The ladies in the mud pit!Love it!!Thanks for the pics


----------



## Fodder (Oct 21, 2007)

omg that'd be so cute Debbie, the "under 60 crew" lol 

I'd absolutely do it again!! I think a November run is in the works, but don't quote me.


I tried so many things with Keys and the balls... he transported ONE then it was boring for him - the obstacles were also more exciting than the repetition of moving balls. I held one in his mouth and carried one, tried again and he spit it out but it still saved me about 6ft on the next trip. my least favorite obstacle if you couldn't guess.


----------



## Cassidy's Mom (Mar 30, 2003)

I would have to bring treats. Or else I'd be prying Halo's mouth open to get the darn tennis balls out.


----------



## Fodder (Oct 21, 2007)

totally meant to post this one too! not only is this pic pretty bada** but this guy ran the race TWICE (he also had the dobe) and placed first and second overall!!!!! now if he'd done it with 1 shoe like my coworker - it would have been even more impressive. but well done sir!
https://thepaparazzilady.smugmug.com/Galleries/20160723K9-GladiatorsGr-3/i-rh3t5V3/A


----------



## Fodder (Oct 21, 2007)

Cassidy's Mom said:


> I would have to bring treats. Or else I'd be prying Halo's mouth open to get the darn tennis balls out.
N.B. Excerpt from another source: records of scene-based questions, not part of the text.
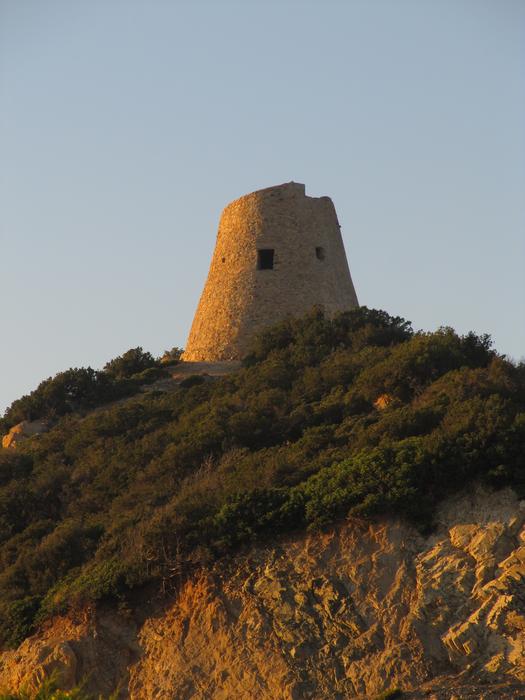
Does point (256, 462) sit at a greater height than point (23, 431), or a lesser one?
lesser

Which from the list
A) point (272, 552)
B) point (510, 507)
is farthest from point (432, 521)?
point (272, 552)

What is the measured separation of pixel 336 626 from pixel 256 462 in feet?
16.4

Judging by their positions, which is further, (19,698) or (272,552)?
(272,552)

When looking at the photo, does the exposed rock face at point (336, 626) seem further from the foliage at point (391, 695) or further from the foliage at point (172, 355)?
the foliage at point (172, 355)

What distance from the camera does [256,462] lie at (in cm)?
2197

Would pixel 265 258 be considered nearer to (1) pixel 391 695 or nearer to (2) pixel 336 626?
(2) pixel 336 626

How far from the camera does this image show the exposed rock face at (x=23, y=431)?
95.9 ft

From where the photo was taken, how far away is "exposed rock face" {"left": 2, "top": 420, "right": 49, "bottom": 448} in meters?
29.2

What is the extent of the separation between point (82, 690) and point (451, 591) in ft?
17.8

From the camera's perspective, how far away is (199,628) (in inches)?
714

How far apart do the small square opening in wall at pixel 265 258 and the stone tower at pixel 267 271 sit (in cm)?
3

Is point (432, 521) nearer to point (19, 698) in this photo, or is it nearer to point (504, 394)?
point (504, 394)

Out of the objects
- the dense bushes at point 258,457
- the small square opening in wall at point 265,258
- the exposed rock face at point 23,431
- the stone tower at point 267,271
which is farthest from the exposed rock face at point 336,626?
the small square opening in wall at point 265,258

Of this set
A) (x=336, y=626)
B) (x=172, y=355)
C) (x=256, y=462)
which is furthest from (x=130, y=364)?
(x=336, y=626)
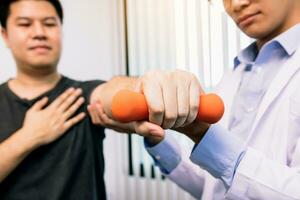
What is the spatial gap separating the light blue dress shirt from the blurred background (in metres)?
0.67

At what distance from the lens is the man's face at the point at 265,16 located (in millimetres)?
778

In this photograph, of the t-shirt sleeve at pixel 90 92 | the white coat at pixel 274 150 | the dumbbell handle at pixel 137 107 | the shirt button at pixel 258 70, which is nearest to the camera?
the dumbbell handle at pixel 137 107

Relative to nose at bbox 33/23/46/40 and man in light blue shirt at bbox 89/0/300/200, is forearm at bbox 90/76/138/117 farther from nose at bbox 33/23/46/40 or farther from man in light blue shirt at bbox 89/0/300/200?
nose at bbox 33/23/46/40

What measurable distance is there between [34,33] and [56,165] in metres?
0.50

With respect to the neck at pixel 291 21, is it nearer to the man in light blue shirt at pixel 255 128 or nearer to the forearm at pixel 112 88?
the man in light blue shirt at pixel 255 128

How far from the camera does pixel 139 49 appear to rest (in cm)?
190

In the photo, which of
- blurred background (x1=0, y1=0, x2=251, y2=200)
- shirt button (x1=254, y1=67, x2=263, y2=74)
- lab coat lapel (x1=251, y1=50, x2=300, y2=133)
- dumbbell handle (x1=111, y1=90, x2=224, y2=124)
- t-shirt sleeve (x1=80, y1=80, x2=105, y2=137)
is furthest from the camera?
blurred background (x1=0, y1=0, x2=251, y2=200)

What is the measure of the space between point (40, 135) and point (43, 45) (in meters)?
0.34

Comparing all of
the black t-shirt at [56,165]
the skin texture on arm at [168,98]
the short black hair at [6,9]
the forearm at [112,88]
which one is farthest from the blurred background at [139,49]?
the skin texture on arm at [168,98]

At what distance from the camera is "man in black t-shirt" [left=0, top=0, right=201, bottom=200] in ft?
3.35

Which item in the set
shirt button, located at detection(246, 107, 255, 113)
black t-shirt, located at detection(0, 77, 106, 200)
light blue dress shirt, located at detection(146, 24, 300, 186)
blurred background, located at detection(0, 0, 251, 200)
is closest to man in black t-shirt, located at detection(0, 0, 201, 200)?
black t-shirt, located at detection(0, 77, 106, 200)

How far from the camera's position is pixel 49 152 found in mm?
1057

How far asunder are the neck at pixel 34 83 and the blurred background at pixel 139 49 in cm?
69

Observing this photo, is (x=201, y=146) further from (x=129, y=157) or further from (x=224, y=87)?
(x=129, y=157)
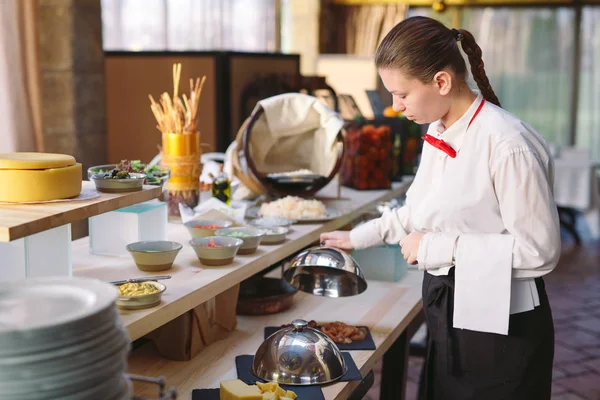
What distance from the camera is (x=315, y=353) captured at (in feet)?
5.75

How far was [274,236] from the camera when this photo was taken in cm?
226

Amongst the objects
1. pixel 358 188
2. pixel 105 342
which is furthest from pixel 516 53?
pixel 105 342

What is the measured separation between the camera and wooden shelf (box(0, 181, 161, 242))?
134cm

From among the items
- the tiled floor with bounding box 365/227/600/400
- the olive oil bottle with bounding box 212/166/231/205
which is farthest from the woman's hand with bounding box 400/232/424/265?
the tiled floor with bounding box 365/227/600/400

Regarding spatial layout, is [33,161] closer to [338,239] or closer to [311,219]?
[338,239]

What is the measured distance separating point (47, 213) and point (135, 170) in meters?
0.44

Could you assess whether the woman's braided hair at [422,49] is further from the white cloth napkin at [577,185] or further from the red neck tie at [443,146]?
the white cloth napkin at [577,185]

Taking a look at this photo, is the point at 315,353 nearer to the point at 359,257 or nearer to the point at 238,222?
the point at 238,222

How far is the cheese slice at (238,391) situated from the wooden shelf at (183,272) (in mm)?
199

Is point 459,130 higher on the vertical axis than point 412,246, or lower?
higher

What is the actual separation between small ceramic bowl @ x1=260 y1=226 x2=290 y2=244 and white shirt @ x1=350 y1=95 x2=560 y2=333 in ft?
1.88

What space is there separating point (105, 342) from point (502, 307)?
1004 mm

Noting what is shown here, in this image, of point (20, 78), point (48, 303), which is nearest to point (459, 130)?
point (48, 303)

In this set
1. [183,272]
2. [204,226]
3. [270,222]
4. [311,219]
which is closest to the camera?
[183,272]
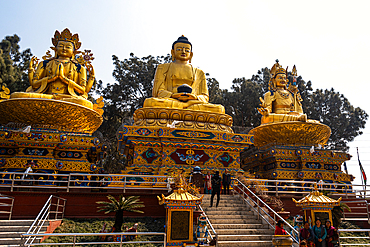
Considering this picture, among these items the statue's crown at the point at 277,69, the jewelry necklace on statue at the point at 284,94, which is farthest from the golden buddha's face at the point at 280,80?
the jewelry necklace on statue at the point at 284,94

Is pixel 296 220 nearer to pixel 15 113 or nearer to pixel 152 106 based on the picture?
pixel 152 106

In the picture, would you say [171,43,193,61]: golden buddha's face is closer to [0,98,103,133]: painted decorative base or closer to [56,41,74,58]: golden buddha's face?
[56,41,74,58]: golden buddha's face

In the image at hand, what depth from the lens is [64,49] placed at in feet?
54.5

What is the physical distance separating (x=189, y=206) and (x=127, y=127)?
644 centimetres

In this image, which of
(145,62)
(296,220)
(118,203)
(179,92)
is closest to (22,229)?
(118,203)

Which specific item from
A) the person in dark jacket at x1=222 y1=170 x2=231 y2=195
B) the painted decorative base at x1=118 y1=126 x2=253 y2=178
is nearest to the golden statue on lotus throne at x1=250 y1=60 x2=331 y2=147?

i think treats were allowed (at least for the novice teams. the rules change when running for titles and prizes) but the only way I'd do that is if I had a hat with a pocket - otherwise the mud pits would destroy them.


----------



## Cassidy's Mom (Mar 30, 2003)

It looks like the female/male ratio is pretty high. How many men did the course?


----------



## Fodder (Oct 21, 2007)

definitely more ladies out there... not sure about the guys - the one guy stood out because we parked next to each other and chatted about dobermans. we left not too long after our run and I know there were some stragglers who continued to run but operations started to shut down after the bulk of us were finished so I can't tell by the photos if more men ran before or way after us.


----------